En la página 22 me sorprendió ver aparecer al viejo y buen Rolando Mota del Campo, angustiado y consciente de que el blues como toda la música que venía a cambiar el mundo sólo sirvió para vacunar al mundo contra el capital. Sólo sirvió para matar la revolución y meterla en una lata Campbells. Cuánta agonía puede haber en un blues en la guitarra de Rockdrigo, que murió antes que Mike Jagger, puta madre! No bastó con que todos los gritos del 68 quedaran guardados en una ráfaga electrodance una noche. Tanta nostalgia de algo que no pudo ser. ¿Se puede sentir la saudade de algo que no sucedió? O será que es cierto y cualquier mierda pasada, de recordarla se vuelve oro.

Grafías griegas son las claves de una música occidental, que de algún modo nada tienen que ver con México. Sólo que un piano es universal. En medio de la carretera como Michael Jackson, bailando en blanco y negro. Y todos los personajes de la historia de Europa, bailando en medio de Arizona. Bailando bajo el sol como pelusas en la mañana en la ventana de un niño.

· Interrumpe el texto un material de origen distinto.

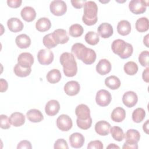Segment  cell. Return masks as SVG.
Instances as JSON below:
<instances>
[{
  "label": "cell",
  "mask_w": 149,
  "mask_h": 149,
  "mask_svg": "<svg viewBox=\"0 0 149 149\" xmlns=\"http://www.w3.org/2000/svg\"><path fill=\"white\" fill-rule=\"evenodd\" d=\"M60 63L63 66V71L65 75L67 77L74 76L77 72V66L74 56L69 52H63L61 54Z\"/></svg>",
  "instance_id": "2"
},
{
  "label": "cell",
  "mask_w": 149,
  "mask_h": 149,
  "mask_svg": "<svg viewBox=\"0 0 149 149\" xmlns=\"http://www.w3.org/2000/svg\"><path fill=\"white\" fill-rule=\"evenodd\" d=\"M113 53L119 56L122 59H127L133 54V48L132 44L121 39L115 40L111 45Z\"/></svg>",
  "instance_id": "4"
},
{
  "label": "cell",
  "mask_w": 149,
  "mask_h": 149,
  "mask_svg": "<svg viewBox=\"0 0 149 149\" xmlns=\"http://www.w3.org/2000/svg\"><path fill=\"white\" fill-rule=\"evenodd\" d=\"M42 42L44 46L46 47L48 49L54 48L58 45L56 42L55 41L51 33L48 34L43 37Z\"/></svg>",
  "instance_id": "38"
},
{
  "label": "cell",
  "mask_w": 149,
  "mask_h": 149,
  "mask_svg": "<svg viewBox=\"0 0 149 149\" xmlns=\"http://www.w3.org/2000/svg\"><path fill=\"white\" fill-rule=\"evenodd\" d=\"M146 116V111L141 108H137L132 113V120L136 123H140Z\"/></svg>",
  "instance_id": "36"
},
{
  "label": "cell",
  "mask_w": 149,
  "mask_h": 149,
  "mask_svg": "<svg viewBox=\"0 0 149 149\" xmlns=\"http://www.w3.org/2000/svg\"><path fill=\"white\" fill-rule=\"evenodd\" d=\"M149 52L148 51H142L139 56V62L143 66L148 67V66Z\"/></svg>",
  "instance_id": "40"
},
{
  "label": "cell",
  "mask_w": 149,
  "mask_h": 149,
  "mask_svg": "<svg viewBox=\"0 0 149 149\" xmlns=\"http://www.w3.org/2000/svg\"><path fill=\"white\" fill-rule=\"evenodd\" d=\"M26 116L30 122L37 123L44 119V116L41 112L37 109H31L26 113Z\"/></svg>",
  "instance_id": "23"
},
{
  "label": "cell",
  "mask_w": 149,
  "mask_h": 149,
  "mask_svg": "<svg viewBox=\"0 0 149 149\" xmlns=\"http://www.w3.org/2000/svg\"><path fill=\"white\" fill-rule=\"evenodd\" d=\"M140 134L136 129H129L125 134V143L127 144L137 145L140 140Z\"/></svg>",
  "instance_id": "12"
},
{
  "label": "cell",
  "mask_w": 149,
  "mask_h": 149,
  "mask_svg": "<svg viewBox=\"0 0 149 149\" xmlns=\"http://www.w3.org/2000/svg\"><path fill=\"white\" fill-rule=\"evenodd\" d=\"M51 27V23L47 17L40 18L36 23V29L40 32L48 31Z\"/></svg>",
  "instance_id": "27"
},
{
  "label": "cell",
  "mask_w": 149,
  "mask_h": 149,
  "mask_svg": "<svg viewBox=\"0 0 149 149\" xmlns=\"http://www.w3.org/2000/svg\"><path fill=\"white\" fill-rule=\"evenodd\" d=\"M71 51L78 59L81 60L86 65L93 63L96 59L95 52L91 48H87L81 43L77 42L73 44L72 47Z\"/></svg>",
  "instance_id": "1"
},
{
  "label": "cell",
  "mask_w": 149,
  "mask_h": 149,
  "mask_svg": "<svg viewBox=\"0 0 149 149\" xmlns=\"http://www.w3.org/2000/svg\"><path fill=\"white\" fill-rule=\"evenodd\" d=\"M37 58L40 64L48 65L52 62L54 60V54L49 49H42L38 51Z\"/></svg>",
  "instance_id": "9"
},
{
  "label": "cell",
  "mask_w": 149,
  "mask_h": 149,
  "mask_svg": "<svg viewBox=\"0 0 149 149\" xmlns=\"http://www.w3.org/2000/svg\"><path fill=\"white\" fill-rule=\"evenodd\" d=\"M51 12L55 16H62L67 10V6L63 1L55 0L52 1L49 5Z\"/></svg>",
  "instance_id": "6"
},
{
  "label": "cell",
  "mask_w": 149,
  "mask_h": 149,
  "mask_svg": "<svg viewBox=\"0 0 149 149\" xmlns=\"http://www.w3.org/2000/svg\"><path fill=\"white\" fill-rule=\"evenodd\" d=\"M80 90L79 83L74 80H71L67 82L64 86V91L65 93L70 96L77 95Z\"/></svg>",
  "instance_id": "13"
},
{
  "label": "cell",
  "mask_w": 149,
  "mask_h": 149,
  "mask_svg": "<svg viewBox=\"0 0 149 149\" xmlns=\"http://www.w3.org/2000/svg\"><path fill=\"white\" fill-rule=\"evenodd\" d=\"M0 126L3 129H8L10 127L9 118L6 115L2 114L0 115Z\"/></svg>",
  "instance_id": "41"
},
{
  "label": "cell",
  "mask_w": 149,
  "mask_h": 149,
  "mask_svg": "<svg viewBox=\"0 0 149 149\" xmlns=\"http://www.w3.org/2000/svg\"><path fill=\"white\" fill-rule=\"evenodd\" d=\"M138 97L134 91H129L124 93L122 97V102L123 104L128 107L132 108L134 107L137 102Z\"/></svg>",
  "instance_id": "11"
},
{
  "label": "cell",
  "mask_w": 149,
  "mask_h": 149,
  "mask_svg": "<svg viewBox=\"0 0 149 149\" xmlns=\"http://www.w3.org/2000/svg\"><path fill=\"white\" fill-rule=\"evenodd\" d=\"M73 125L72 119L67 115L62 114L56 119V126L58 128L63 132L69 130Z\"/></svg>",
  "instance_id": "8"
},
{
  "label": "cell",
  "mask_w": 149,
  "mask_h": 149,
  "mask_svg": "<svg viewBox=\"0 0 149 149\" xmlns=\"http://www.w3.org/2000/svg\"><path fill=\"white\" fill-rule=\"evenodd\" d=\"M111 129V125L105 120H100L95 125V131L100 136H107Z\"/></svg>",
  "instance_id": "19"
},
{
  "label": "cell",
  "mask_w": 149,
  "mask_h": 149,
  "mask_svg": "<svg viewBox=\"0 0 149 149\" xmlns=\"http://www.w3.org/2000/svg\"><path fill=\"white\" fill-rule=\"evenodd\" d=\"M111 70V64L106 59L100 60L96 65V71L101 75H105L109 73Z\"/></svg>",
  "instance_id": "20"
},
{
  "label": "cell",
  "mask_w": 149,
  "mask_h": 149,
  "mask_svg": "<svg viewBox=\"0 0 149 149\" xmlns=\"http://www.w3.org/2000/svg\"><path fill=\"white\" fill-rule=\"evenodd\" d=\"M10 123L15 126L19 127L23 125L25 122V116L24 115L20 112H16L12 113L9 118Z\"/></svg>",
  "instance_id": "24"
},
{
  "label": "cell",
  "mask_w": 149,
  "mask_h": 149,
  "mask_svg": "<svg viewBox=\"0 0 149 149\" xmlns=\"http://www.w3.org/2000/svg\"><path fill=\"white\" fill-rule=\"evenodd\" d=\"M123 69L125 72L128 75H134L138 71L137 65L133 61H129L124 65Z\"/></svg>",
  "instance_id": "35"
},
{
  "label": "cell",
  "mask_w": 149,
  "mask_h": 149,
  "mask_svg": "<svg viewBox=\"0 0 149 149\" xmlns=\"http://www.w3.org/2000/svg\"><path fill=\"white\" fill-rule=\"evenodd\" d=\"M54 148L55 149H58V148L68 149L69 147L68 146V143L66 141L65 139H59L55 142Z\"/></svg>",
  "instance_id": "42"
},
{
  "label": "cell",
  "mask_w": 149,
  "mask_h": 149,
  "mask_svg": "<svg viewBox=\"0 0 149 149\" xmlns=\"http://www.w3.org/2000/svg\"><path fill=\"white\" fill-rule=\"evenodd\" d=\"M118 33L121 36H127L131 31L130 23L126 20L120 21L117 25Z\"/></svg>",
  "instance_id": "28"
},
{
  "label": "cell",
  "mask_w": 149,
  "mask_h": 149,
  "mask_svg": "<svg viewBox=\"0 0 149 149\" xmlns=\"http://www.w3.org/2000/svg\"><path fill=\"white\" fill-rule=\"evenodd\" d=\"M126 117L125 110L122 107H116L112 112L111 118L115 122H122Z\"/></svg>",
  "instance_id": "25"
},
{
  "label": "cell",
  "mask_w": 149,
  "mask_h": 149,
  "mask_svg": "<svg viewBox=\"0 0 149 149\" xmlns=\"http://www.w3.org/2000/svg\"><path fill=\"white\" fill-rule=\"evenodd\" d=\"M32 148L31 143L27 140H22L20 141L17 146V149L21 148H27V149H31Z\"/></svg>",
  "instance_id": "44"
},
{
  "label": "cell",
  "mask_w": 149,
  "mask_h": 149,
  "mask_svg": "<svg viewBox=\"0 0 149 149\" xmlns=\"http://www.w3.org/2000/svg\"><path fill=\"white\" fill-rule=\"evenodd\" d=\"M148 122L149 120H147L146 122L143 125V129L146 134H148Z\"/></svg>",
  "instance_id": "50"
},
{
  "label": "cell",
  "mask_w": 149,
  "mask_h": 149,
  "mask_svg": "<svg viewBox=\"0 0 149 149\" xmlns=\"http://www.w3.org/2000/svg\"><path fill=\"white\" fill-rule=\"evenodd\" d=\"M148 1L143 0H132L129 3L130 10L135 15H139L146 11Z\"/></svg>",
  "instance_id": "5"
},
{
  "label": "cell",
  "mask_w": 149,
  "mask_h": 149,
  "mask_svg": "<svg viewBox=\"0 0 149 149\" xmlns=\"http://www.w3.org/2000/svg\"><path fill=\"white\" fill-rule=\"evenodd\" d=\"M60 109V105L59 102L55 100L49 101L45 105V112L48 116H54L56 115Z\"/></svg>",
  "instance_id": "16"
},
{
  "label": "cell",
  "mask_w": 149,
  "mask_h": 149,
  "mask_svg": "<svg viewBox=\"0 0 149 149\" xmlns=\"http://www.w3.org/2000/svg\"><path fill=\"white\" fill-rule=\"evenodd\" d=\"M13 71L15 74L19 77H24L27 76H29L31 72V68H24L20 66L19 63H17L15 65Z\"/></svg>",
  "instance_id": "33"
},
{
  "label": "cell",
  "mask_w": 149,
  "mask_h": 149,
  "mask_svg": "<svg viewBox=\"0 0 149 149\" xmlns=\"http://www.w3.org/2000/svg\"><path fill=\"white\" fill-rule=\"evenodd\" d=\"M112 100L111 93L104 89L99 90L95 96L97 104L101 107H106L108 105Z\"/></svg>",
  "instance_id": "7"
},
{
  "label": "cell",
  "mask_w": 149,
  "mask_h": 149,
  "mask_svg": "<svg viewBox=\"0 0 149 149\" xmlns=\"http://www.w3.org/2000/svg\"><path fill=\"white\" fill-rule=\"evenodd\" d=\"M105 84L111 90H116L120 86L119 79L115 76H110L105 80Z\"/></svg>",
  "instance_id": "29"
},
{
  "label": "cell",
  "mask_w": 149,
  "mask_h": 149,
  "mask_svg": "<svg viewBox=\"0 0 149 149\" xmlns=\"http://www.w3.org/2000/svg\"><path fill=\"white\" fill-rule=\"evenodd\" d=\"M143 43L147 47H148V34H147L143 38Z\"/></svg>",
  "instance_id": "51"
},
{
  "label": "cell",
  "mask_w": 149,
  "mask_h": 149,
  "mask_svg": "<svg viewBox=\"0 0 149 149\" xmlns=\"http://www.w3.org/2000/svg\"><path fill=\"white\" fill-rule=\"evenodd\" d=\"M75 113L77 119L80 120H86L90 116V110L87 105L85 104H80L77 106L75 109Z\"/></svg>",
  "instance_id": "17"
},
{
  "label": "cell",
  "mask_w": 149,
  "mask_h": 149,
  "mask_svg": "<svg viewBox=\"0 0 149 149\" xmlns=\"http://www.w3.org/2000/svg\"><path fill=\"white\" fill-rule=\"evenodd\" d=\"M15 42L19 48L22 49L27 48L31 44V39L27 35L22 34L16 37Z\"/></svg>",
  "instance_id": "26"
},
{
  "label": "cell",
  "mask_w": 149,
  "mask_h": 149,
  "mask_svg": "<svg viewBox=\"0 0 149 149\" xmlns=\"http://www.w3.org/2000/svg\"><path fill=\"white\" fill-rule=\"evenodd\" d=\"M51 34L55 41L56 42L57 44H63L66 43L69 41V38L68 36L67 32L64 29H56L55 31H54V32Z\"/></svg>",
  "instance_id": "14"
},
{
  "label": "cell",
  "mask_w": 149,
  "mask_h": 149,
  "mask_svg": "<svg viewBox=\"0 0 149 149\" xmlns=\"http://www.w3.org/2000/svg\"><path fill=\"white\" fill-rule=\"evenodd\" d=\"M69 142L72 147L81 148L84 143V137L80 133H73L69 136Z\"/></svg>",
  "instance_id": "15"
},
{
  "label": "cell",
  "mask_w": 149,
  "mask_h": 149,
  "mask_svg": "<svg viewBox=\"0 0 149 149\" xmlns=\"http://www.w3.org/2000/svg\"><path fill=\"white\" fill-rule=\"evenodd\" d=\"M97 31L102 38H107L113 34V30L111 24L108 23H102L98 26Z\"/></svg>",
  "instance_id": "18"
},
{
  "label": "cell",
  "mask_w": 149,
  "mask_h": 149,
  "mask_svg": "<svg viewBox=\"0 0 149 149\" xmlns=\"http://www.w3.org/2000/svg\"><path fill=\"white\" fill-rule=\"evenodd\" d=\"M84 31L83 27L79 24H72L69 30V34L70 36L73 37H79L81 36Z\"/></svg>",
  "instance_id": "37"
},
{
  "label": "cell",
  "mask_w": 149,
  "mask_h": 149,
  "mask_svg": "<svg viewBox=\"0 0 149 149\" xmlns=\"http://www.w3.org/2000/svg\"><path fill=\"white\" fill-rule=\"evenodd\" d=\"M17 63L23 68H31L34 63V58L29 52L21 53L17 58Z\"/></svg>",
  "instance_id": "10"
},
{
  "label": "cell",
  "mask_w": 149,
  "mask_h": 149,
  "mask_svg": "<svg viewBox=\"0 0 149 149\" xmlns=\"http://www.w3.org/2000/svg\"><path fill=\"white\" fill-rule=\"evenodd\" d=\"M148 70L149 68L147 67V68L143 71L142 74V77L144 81L148 83L149 82V79H148Z\"/></svg>",
  "instance_id": "48"
},
{
  "label": "cell",
  "mask_w": 149,
  "mask_h": 149,
  "mask_svg": "<svg viewBox=\"0 0 149 149\" xmlns=\"http://www.w3.org/2000/svg\"><path fill=\"white\" fill-rule=\"evenodd\" d=\"M110 133L114 140L118 141L123 140L125 137V134L123 130L119 126H115L110 129Z\"/></svg>",
  "instance_id": "32"
},
{
  "label": "cell",
  "mask_w": 149,
  "mask_h": 149,
  "mask_svg": "<svg viewBox=\"0 0 149 149\" xmlns=\"http://www.w3.org/2000/svg\"><path fill=\"white\" fill-rule=\"evenodd\" d=\"M86 0H78V1H71V3L72 4V6L77 9H80L81 8L84 3H86Z\"/></svg>",
  "instance_id": "46"
},
{
  "label": "cell",
  "mask_w": 149,
  "mask_h": 149,
  "mask_svg": "<svg viewBox=\"0 0 149 149\" xmlns=\"http://www.w3.org/2000/svg\"><path fill=\"white\" fill-rule=\"evenodd\" d=\"M104 146L100 140H94L90 141L87 146L88 149H103Z\"/></svg>",
  "instance_id": "43"
},
{
  "label": "cell",
  "mask_w": 149,
  "mask_h": 149,
  "mask_svg": "<svg viewBox=\"0 0 149 149\" xmlns=\"http://www.w3.org/2000/svg\"><path fill=\"white\" fill-rule=\"evenodd\" d=\"M122 148H133V149H137L138 148V145H132V144H127L126 143L123 144Z\"/></svg>",
  "instance_id": "49"
},
{
  "label": "cell",
  "mask_w": 149,
  "mask_h": 149,
  "mask_svg": "<svg viewBox=\"0 0 149 149\" xmlns=\"http://www.w3.org/2000/svg\"><path fill=\"white\" fill-rule=\"evenodd\" d=\"M98 6L96 3L92 1H86L84 5V14L82 17L83 23L87 26L95 24L97 20Z\"/></svg>",
  "instance_id": "3"
},
{
  "label": "cell",
  "mask_w": 149,
  "mask_h": 149,
  "mask_svg": "<svg viewBox=\"0 0 149 149\" xmlns=\"http://www.w3.org/2000/svg\"><path fill=\"white\" fill-rule=\"evenodd\" d=\"M61 73L58 69H53L49 71L47 74V80L50 83H56L61 79Z\"/></svg>",
  "instance_id": "30"
},
{
  "label": "cell",
  "mask_w": 149,
  "mask_h": 149,
  "mask_svg": "<svg viewBox=\"0 0 149 149\" xmlns=\"http://www.w3.org/2000/svg\"><path fill=\"white\" fill-rule=\"evenodd\" d=\"M76 123L77 126L83 130H87L89 129L92 124V118L90 117L86 120H80L77 119Z\"/></svg>",
  "instance_id": "39"
},
{
  "label": "cell",
  "mask_w": 149,
  "mask_h": 149,
  "mask_svg": "<svg viewBox=\"0 0 149 149\" xmlns=\"http://www.w3.org/2000/svg\"><path fill=\"white\" fill-rule=\"evenodd\" d=\"M7 26L9 30L14 33L22 31L24 26L22 22L17 17L10 18L7 22Z\"/></svg>",
  "instance_id": "21"
},
{
  "label": "cell",
  "mask_w": 149,
  "mask_h": 149,
  "mask_svg": "<svg viewBox=\"0 0 149 149\" xmlns=\"http://www.w3.org/2000/svg\"><path fill=\"white\" fill-rule=\"evenodd\" d=\"M107 148H120V147L116 146L115 144H110L107 147Z\"/></svg>",
  "instance_id": "52"
},
{
  "label": "cell",
  "mask_w": 149,
  "mask_h": 149,
  "mask_svg": "<svg viewBox=\"0 0 149 149\" xmlns=\"http://www.w3.org/2000/svg\"><path fill=\"white\" fill-rule=\"evenodd\" d=\"M0 82H1V90H0L1 92L3 93L6 91L8 87V84L7 81L3 79H1Z\"/></svg>",
  "instance_id": "47"
},
{
  "label": "cell",
  "mask_w": 149,
  "mask_h": 149,
  "mask_svg": "<svg viewBox=\"0 0 149 149\" xmlns=\"http://www.w3.org/2000/svg\"><path fill=\"white\" fill-rule=\"evenodd\" d=\"M22 17L27 22H31L34 20L36 16L35 9L31 6H25L20 12Z\"/></svg>",
  "instance_id": "22"
},
{
  "label": "cell",
  "mask_w": 149,
  "mask_h": 149,
  "mask_svg": "<svg viewBox=\"0 0 149 149\" xmlns=\"http://www.w3.org/2000/svg\"><path fill=\"white\" fill-rule=\"evenodd\" d=\"M86 42L91 45H94L98 44L100 41V37L98 34L94 31H88L85 35Z\"/></svg>",
  "instance_id": "34"
},
{
  "label": "cell",
  "mask_w": 149,
  "mask_h": 149,
  "mask_svg": "<svg viewBox=\"0 0 149 149\" xmlns=\"http://www.w3.org/2000/svg\"><path fill=\"white\" fill-rule=\"evenodd\" d=\"M136 29L139 32H145L148 30L149 21L147 17H142L138 19L136 22Z\"/></svg>",
  "instance_id": "31"
},
{
  "label": "cell",
  "mask_w": 149,
  "mask_h": 149,
  "mask_svg": "<svg viewBox=\"0 0 149 149\" xmlns=\"http://www.w3.org/2000/svg\"><path fill=\"white\" fill-rule=\"evenodd\" d=\"M22 3V0H8V5L12 8H17L20 6Z\"/></svg>",
  "instance_id": "45"
}]
</instances>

Un disco es la ciudad perfecta de un hombre nacido en los 70 o los 80. No lo creo. No lo debería ser. Tom York nació en el primer mundo. Byork también. Nosotros somos hijos de una perra que da camada cada tres meses. Ciudad vinil. En el centro de la guerra todos sucumben a la música, a la droga. La guerra es contra la música. Contra las palabras. No contra un asesino disfrazado de bull dog. Por más que haya muertos, las carreteras nunca estarán vacías. La guerra parece es el hecho más lucrativo que ha inventado la historia. Habrá que buscar la propia. Porque bien los dicen los poetas, Kobra, Moro, esta batalla no es nuestra. Que la canten otros. En corridos, en hip hops, rancheras al ritmo de una metralleta. Que la cante de quien es la guerra. Aquí, dos poetas nos dejan claro que los hijos de un dios salvaje, están presos en sus balas, en sus palabras escultóricas. Al poeta lo que le queda, es construir, con armas todavía no imaginadas, su propia guerra, esa que nadie puede cantar, más que él mismo. Porque la poesía está en donde el poeta hace la guerra.